TASK: From the entries below, copy exactly the lines from the one that contains "common name: fisher" through the one that contains "scientific name: Sus scrofa", both included, and only those.

WORKING DATA:
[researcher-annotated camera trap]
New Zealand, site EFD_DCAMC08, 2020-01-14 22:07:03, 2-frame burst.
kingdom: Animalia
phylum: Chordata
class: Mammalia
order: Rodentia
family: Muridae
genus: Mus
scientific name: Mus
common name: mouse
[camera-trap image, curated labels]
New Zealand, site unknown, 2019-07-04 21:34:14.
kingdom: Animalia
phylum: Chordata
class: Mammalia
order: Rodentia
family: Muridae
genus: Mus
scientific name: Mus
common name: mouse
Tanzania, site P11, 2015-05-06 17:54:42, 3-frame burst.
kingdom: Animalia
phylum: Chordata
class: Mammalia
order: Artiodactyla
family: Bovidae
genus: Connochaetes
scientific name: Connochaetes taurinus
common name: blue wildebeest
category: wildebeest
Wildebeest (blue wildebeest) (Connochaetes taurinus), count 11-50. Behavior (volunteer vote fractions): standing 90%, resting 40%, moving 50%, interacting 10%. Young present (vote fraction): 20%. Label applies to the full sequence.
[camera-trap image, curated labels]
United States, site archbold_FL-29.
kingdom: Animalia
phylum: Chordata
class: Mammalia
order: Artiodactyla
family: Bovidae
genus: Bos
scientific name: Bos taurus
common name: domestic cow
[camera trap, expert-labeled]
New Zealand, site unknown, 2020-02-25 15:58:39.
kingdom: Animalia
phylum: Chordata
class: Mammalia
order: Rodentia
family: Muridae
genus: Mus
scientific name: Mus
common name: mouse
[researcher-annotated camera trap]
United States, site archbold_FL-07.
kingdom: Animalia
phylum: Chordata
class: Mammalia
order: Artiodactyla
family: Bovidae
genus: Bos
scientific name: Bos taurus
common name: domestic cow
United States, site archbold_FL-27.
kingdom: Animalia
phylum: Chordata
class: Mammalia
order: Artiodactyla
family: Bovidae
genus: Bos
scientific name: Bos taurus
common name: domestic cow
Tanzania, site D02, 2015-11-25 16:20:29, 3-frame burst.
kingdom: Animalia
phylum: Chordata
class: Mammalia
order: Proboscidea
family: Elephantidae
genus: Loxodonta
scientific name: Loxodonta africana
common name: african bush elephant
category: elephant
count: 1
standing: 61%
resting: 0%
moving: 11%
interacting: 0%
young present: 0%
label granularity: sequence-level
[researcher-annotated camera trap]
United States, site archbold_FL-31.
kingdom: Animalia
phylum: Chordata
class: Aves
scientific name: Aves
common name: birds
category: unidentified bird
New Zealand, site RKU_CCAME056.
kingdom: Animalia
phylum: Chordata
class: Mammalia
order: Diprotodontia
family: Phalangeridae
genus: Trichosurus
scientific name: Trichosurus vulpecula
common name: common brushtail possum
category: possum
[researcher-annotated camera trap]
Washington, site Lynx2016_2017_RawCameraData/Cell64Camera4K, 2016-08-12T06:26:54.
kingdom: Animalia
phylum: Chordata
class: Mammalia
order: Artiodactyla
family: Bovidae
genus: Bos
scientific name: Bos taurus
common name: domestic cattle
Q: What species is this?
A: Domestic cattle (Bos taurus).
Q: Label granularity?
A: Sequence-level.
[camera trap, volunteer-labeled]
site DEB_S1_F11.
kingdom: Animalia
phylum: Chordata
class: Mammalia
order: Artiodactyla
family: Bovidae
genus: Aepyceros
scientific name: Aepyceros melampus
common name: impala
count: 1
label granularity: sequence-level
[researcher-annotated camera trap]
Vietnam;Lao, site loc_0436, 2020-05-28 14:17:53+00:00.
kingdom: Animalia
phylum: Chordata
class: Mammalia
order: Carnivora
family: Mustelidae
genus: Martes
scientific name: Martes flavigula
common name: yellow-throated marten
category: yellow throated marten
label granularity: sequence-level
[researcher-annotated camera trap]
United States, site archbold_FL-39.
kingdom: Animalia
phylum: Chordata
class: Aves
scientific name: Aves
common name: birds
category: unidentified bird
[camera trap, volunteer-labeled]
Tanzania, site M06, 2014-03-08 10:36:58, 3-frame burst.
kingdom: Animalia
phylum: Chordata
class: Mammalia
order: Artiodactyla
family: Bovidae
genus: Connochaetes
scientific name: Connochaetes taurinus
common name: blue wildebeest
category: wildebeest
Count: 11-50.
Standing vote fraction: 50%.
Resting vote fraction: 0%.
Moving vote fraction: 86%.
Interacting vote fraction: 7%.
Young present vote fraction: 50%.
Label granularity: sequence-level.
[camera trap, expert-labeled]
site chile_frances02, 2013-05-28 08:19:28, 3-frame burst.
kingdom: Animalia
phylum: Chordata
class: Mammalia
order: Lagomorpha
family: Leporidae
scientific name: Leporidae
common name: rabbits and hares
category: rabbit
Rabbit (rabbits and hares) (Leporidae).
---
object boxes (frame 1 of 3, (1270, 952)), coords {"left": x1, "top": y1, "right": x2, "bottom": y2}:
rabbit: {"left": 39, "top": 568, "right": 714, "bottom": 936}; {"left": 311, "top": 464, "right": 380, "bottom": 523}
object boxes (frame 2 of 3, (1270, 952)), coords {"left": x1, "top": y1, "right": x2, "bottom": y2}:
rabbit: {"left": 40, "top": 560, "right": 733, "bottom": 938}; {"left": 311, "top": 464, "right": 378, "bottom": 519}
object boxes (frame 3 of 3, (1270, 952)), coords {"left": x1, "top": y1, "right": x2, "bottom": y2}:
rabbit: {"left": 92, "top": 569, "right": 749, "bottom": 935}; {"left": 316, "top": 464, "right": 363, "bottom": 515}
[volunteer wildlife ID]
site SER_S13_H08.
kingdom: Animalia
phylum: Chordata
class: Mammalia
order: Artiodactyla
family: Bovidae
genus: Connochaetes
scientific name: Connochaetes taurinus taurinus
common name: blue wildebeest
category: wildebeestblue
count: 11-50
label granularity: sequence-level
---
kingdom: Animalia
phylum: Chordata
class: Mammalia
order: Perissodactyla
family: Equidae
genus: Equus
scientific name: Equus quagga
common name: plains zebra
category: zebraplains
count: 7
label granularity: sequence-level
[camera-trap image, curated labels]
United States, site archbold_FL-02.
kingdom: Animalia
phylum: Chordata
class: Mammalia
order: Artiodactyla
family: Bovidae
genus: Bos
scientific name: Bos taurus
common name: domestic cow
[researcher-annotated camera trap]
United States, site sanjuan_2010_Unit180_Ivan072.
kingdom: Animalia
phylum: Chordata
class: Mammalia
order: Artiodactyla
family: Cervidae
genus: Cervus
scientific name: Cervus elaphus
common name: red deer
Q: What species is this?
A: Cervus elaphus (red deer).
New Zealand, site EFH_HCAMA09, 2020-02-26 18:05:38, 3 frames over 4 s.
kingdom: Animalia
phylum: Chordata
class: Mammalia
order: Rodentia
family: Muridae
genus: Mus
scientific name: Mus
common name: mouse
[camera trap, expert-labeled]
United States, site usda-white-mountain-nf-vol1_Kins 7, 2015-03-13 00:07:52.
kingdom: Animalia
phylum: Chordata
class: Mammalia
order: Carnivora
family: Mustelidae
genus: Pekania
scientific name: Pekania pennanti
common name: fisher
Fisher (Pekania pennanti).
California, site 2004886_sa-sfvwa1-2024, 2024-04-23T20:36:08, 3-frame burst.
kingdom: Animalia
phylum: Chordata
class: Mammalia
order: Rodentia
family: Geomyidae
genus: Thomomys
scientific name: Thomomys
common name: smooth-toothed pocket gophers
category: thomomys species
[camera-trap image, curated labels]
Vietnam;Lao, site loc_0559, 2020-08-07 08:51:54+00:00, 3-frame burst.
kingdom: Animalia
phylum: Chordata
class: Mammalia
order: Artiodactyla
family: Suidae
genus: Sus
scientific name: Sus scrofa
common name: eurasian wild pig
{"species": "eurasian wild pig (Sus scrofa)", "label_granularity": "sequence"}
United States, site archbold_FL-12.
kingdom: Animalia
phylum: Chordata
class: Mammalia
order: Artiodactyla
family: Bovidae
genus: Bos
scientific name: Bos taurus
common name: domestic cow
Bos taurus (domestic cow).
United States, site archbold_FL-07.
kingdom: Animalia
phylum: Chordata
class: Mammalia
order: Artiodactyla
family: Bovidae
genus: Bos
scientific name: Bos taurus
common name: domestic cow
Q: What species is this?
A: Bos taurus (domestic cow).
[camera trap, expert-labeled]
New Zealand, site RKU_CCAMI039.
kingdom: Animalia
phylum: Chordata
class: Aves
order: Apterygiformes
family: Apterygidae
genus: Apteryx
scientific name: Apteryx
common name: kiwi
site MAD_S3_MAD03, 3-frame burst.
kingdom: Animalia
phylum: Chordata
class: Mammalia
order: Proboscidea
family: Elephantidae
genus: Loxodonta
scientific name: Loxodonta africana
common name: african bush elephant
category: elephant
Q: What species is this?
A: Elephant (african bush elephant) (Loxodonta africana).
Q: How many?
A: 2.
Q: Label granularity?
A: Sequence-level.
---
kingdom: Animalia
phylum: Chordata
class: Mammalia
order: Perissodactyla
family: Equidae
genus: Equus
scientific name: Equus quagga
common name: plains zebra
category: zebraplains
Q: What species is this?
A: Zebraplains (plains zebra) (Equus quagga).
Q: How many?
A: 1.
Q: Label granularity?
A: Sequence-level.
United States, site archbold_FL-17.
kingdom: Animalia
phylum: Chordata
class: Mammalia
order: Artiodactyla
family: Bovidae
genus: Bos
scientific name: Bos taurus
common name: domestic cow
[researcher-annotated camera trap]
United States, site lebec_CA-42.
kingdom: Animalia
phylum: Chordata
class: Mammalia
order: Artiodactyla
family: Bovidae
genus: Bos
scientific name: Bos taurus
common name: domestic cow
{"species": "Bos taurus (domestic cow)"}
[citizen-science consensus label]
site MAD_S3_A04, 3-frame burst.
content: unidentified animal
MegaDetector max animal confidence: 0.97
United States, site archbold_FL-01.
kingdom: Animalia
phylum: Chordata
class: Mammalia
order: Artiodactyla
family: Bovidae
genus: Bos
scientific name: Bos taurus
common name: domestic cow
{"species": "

SOLUTION:
common name: fisher
Fisher (Pekania pennanti).
California, site 2004886_sa-sfvwa1-2024, 2024-04-23T20:36:08, 3-frame burst.
kingdom: Animalia
phylum: Chordata
class: Mammalia
order: Rodentia
family: Geomyidae
genus: Thomomys
scientific name: Thomomys
common name: smooth-toothed pocket gophers
category: thomomys species
[camera-trap image, curated labels]
Vietnam;Lao, site loc_0559, 2020-08-07 08:51:54+00:00, 3-frame burst.
kingdom: Animalia
phylum: Chordata
class: Mammalia
order: Artiodactyla
family: Suidae
genus: Sus
scientific name: Sus scrofa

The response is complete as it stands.